Arrange the lines from the one containing "What distance from the observer" through the end of the entries as a Markdown table with the columns Row and Line, skipping blank lines. Leave the pictures out of the table.
··········
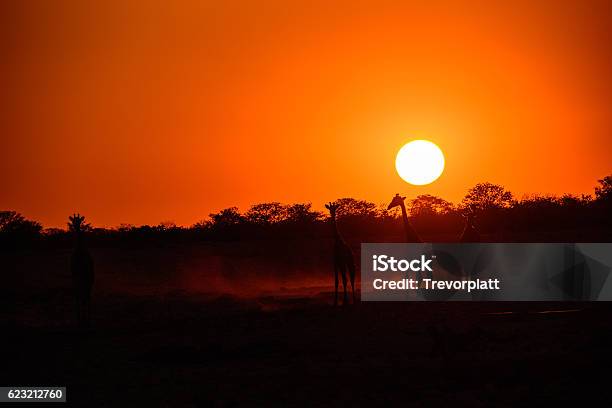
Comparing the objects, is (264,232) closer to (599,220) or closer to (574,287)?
(599,220)

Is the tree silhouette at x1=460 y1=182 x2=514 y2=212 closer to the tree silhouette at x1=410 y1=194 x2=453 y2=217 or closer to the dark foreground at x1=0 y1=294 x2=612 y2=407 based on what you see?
the tree silhouette at x1=410 y1=194 x2=453 y2=217

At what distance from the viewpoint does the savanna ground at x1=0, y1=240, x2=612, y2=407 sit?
10930 millimetres

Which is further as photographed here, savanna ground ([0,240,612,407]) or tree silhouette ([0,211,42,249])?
tree silhouette ([0,211,42,249])

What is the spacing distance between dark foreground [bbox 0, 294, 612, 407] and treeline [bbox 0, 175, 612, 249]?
2095cm

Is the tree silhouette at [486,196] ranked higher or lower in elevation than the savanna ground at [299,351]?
higher

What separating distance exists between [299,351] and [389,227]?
3166 cm

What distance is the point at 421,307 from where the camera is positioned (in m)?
20.1

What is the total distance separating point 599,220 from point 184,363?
33937 millimetres

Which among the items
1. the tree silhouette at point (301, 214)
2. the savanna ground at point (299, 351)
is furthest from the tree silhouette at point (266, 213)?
the savanna ground at point (299, 351)

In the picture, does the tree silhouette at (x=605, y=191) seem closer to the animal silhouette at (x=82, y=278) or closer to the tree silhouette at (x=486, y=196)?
the tree silhouette at (x=486, y=196)

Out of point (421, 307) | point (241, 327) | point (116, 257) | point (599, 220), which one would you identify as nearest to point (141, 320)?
point (241, 327)

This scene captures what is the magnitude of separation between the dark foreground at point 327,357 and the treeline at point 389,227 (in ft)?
68.7

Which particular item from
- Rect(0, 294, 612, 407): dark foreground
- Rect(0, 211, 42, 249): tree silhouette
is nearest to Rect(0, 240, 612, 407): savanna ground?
Rect(0, 294, 612, 407): dark foreground

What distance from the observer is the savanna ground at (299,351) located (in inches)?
430
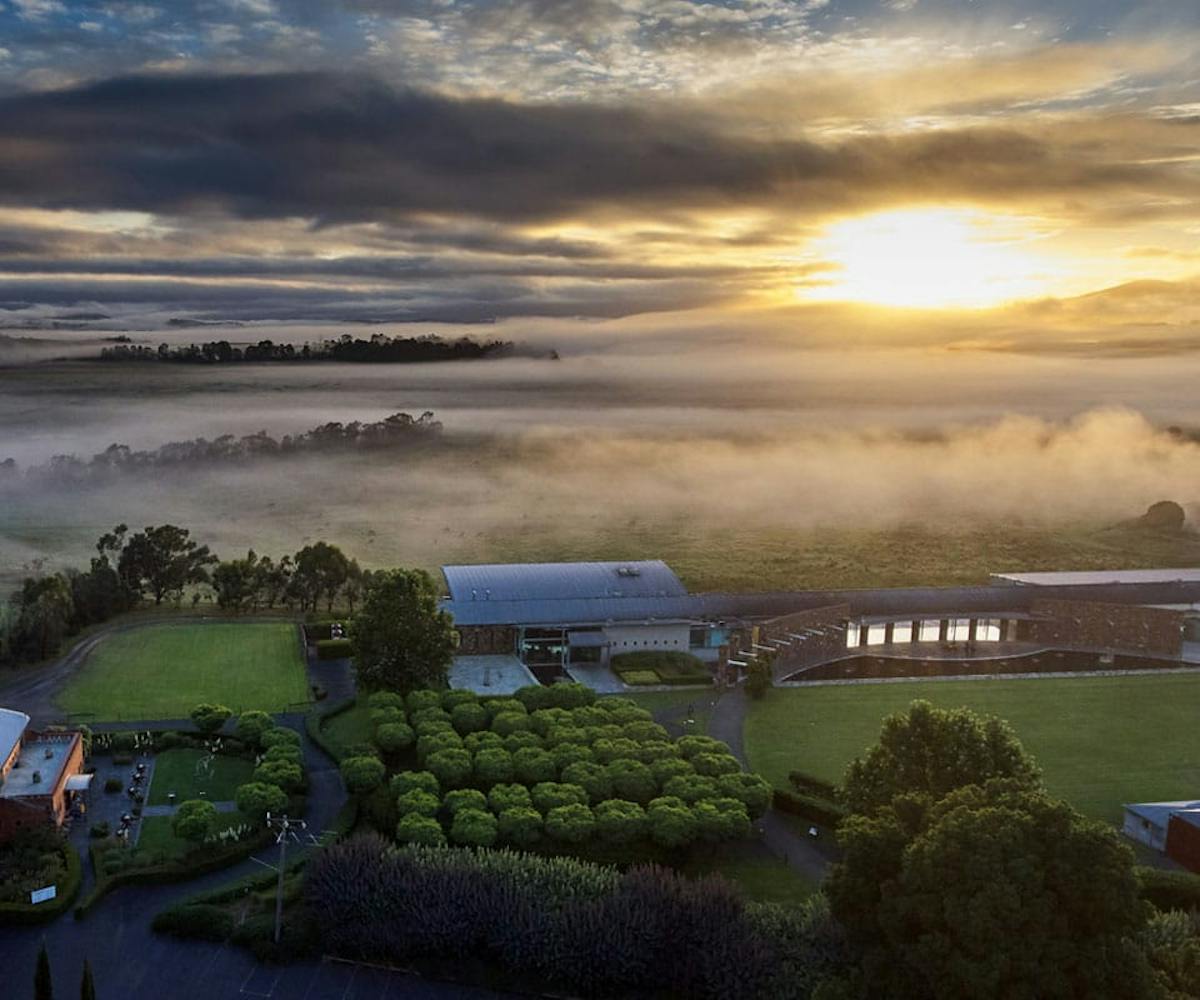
··········
▶ [RESPONSE]
| Row | Line |
|---|---|
| 1 | What distance from the observer is the savanna ground at (299,351) located (in inches)? |
| 2 | 430 |